Jokowi menginstruksikan agar dana PKH ditingkatkan hingga dua kali lipat pada 2019 dan jumlah penerimanya juga naik menjadi 10 juta penerima. Cara ini dianggap paling efektif untuk mempercepat pengurangan angka kemiskinan yang ditargetkan turun hingga ke angka 9% di 2019 dan mengurangi ketimpangan.
Kemudian adalah kebijakan penambahan anggaran subsidi energi yang dalam tiga tahun terakhir justru konsisten dipangkas. Penambahan subsidi energi dalam APBN kemungkinan akan dilakukan demi mempertahankan harga BBM subsidi dan tarif listrik di tengah melambungnya harga minyak dunia.
Saat ini, pemerintah pun tengah mencari cara agar neraca keuangan kedua perusahaan bisa tetap sehat sembari tetap mempertahankan tarif listrik, harga premium dan solar untuk masyarakat.
Selanjutnya adalah rencana penurunan tarif tol khususnya bagi jalan tol baru yang tarifnya berada di kisaran lebih dari Rp 1.000. Hal ini menunjukkan inkonsistensi pemerintah bagi dunia usaha lantaran harus mengubah skema bisnis dan penambahan waktu defisit cashflow bagi badan usaha.

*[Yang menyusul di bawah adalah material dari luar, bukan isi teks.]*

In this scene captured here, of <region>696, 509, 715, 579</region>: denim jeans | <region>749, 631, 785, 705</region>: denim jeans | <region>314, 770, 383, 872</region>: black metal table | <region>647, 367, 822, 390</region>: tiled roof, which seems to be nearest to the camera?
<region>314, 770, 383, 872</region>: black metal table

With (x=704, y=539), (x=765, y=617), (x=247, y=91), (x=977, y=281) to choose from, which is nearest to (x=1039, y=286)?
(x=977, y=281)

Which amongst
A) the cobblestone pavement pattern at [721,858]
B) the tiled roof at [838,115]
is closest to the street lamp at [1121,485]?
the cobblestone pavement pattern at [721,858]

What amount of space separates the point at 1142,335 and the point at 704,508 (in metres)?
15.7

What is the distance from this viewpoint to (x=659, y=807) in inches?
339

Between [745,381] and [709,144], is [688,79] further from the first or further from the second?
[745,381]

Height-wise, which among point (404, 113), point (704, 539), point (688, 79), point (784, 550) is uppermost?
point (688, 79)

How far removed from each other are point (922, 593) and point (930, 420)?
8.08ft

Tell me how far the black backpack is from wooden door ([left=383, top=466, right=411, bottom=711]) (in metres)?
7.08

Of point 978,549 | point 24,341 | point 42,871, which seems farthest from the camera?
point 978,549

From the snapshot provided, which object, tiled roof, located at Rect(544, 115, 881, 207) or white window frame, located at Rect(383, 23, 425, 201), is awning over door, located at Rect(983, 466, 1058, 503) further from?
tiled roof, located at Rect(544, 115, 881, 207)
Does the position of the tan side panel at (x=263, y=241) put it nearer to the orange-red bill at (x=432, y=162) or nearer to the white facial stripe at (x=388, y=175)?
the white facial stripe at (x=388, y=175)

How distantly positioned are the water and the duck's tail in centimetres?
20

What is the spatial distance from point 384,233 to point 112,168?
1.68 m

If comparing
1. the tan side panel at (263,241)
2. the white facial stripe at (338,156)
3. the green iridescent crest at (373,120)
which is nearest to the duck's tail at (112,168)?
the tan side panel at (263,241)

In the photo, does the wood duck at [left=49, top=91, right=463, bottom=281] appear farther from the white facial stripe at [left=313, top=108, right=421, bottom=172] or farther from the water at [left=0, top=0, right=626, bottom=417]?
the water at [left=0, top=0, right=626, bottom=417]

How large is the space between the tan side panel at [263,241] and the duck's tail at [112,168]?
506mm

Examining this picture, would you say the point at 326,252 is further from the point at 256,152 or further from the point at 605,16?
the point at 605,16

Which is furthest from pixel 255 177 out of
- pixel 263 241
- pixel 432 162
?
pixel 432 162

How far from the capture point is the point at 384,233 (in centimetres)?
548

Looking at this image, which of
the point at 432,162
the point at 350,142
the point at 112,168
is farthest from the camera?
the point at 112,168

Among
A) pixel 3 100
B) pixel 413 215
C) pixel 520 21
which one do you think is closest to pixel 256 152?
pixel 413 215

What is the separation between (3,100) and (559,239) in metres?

Namun pemerintah meyakini penurunan tarif bisa dilakukan. Kisaran tarif yang turun diperkirakan mencapai 15-20%. Hal ini pun akan dikompensasi dengan perpanjangan konsesi jalan tol ke badan usaha dan pemberian insentif fiskal sebagai upaya meminimalisir jumlah defisit cashflow yang ada.
Selain itu, pemerintah juga bakal kembali mewajibkan PT Pertamina (Persero) memasok bahan bakar minyak (BBM) penugasan jenis premium di wilayah Jawa, Madura, dan Bali (Jamali). Hal ini dilakukan demi memastikan ketersediaan BBM jenis premium di seluruh Indonesia, setelah sebelumnya diketahui terjadi kelangkaan di sejumlah daerah.
Adapun kewajiban Pertamina untuk memasok Premium di wilayah Jamali akan diatur dalam revisi Peraturan Presiden (Perpers) Nomor 191 Tahun 2014 tentang Penyediaan, Pendistribusian, dan Harga Jual Eceran BBM.
Dan kebijakan populis paling hangat yang akan dilahirkan sebentar lagi adalah diwajibkannya bagi seluruh penyalur BBM yang beroperasi di Indonesia meminta persetujuan dari pemerintah jika ingin menaikkan harga jenis BBM umum (JBU) atau non-subsidi yang dijualnya.
Wakil Menteri ESDM Arcandra Tahar mengklaim, keputusan tersebut dibuat untuk mengendalikan inflasi yang kerap terjadi ketika harga JBU tersebut naik. Menurutnya, setiap ada kenaikan harga JBU atau non-subsidi, inflasi yang terjadi cukup tinggi sehingga campur tangan pemerintah diperlukan agar ikut mengintervensi dengan cara memberikan persetujuan pada setiap usulan kenaikan harga BBM non subsidi.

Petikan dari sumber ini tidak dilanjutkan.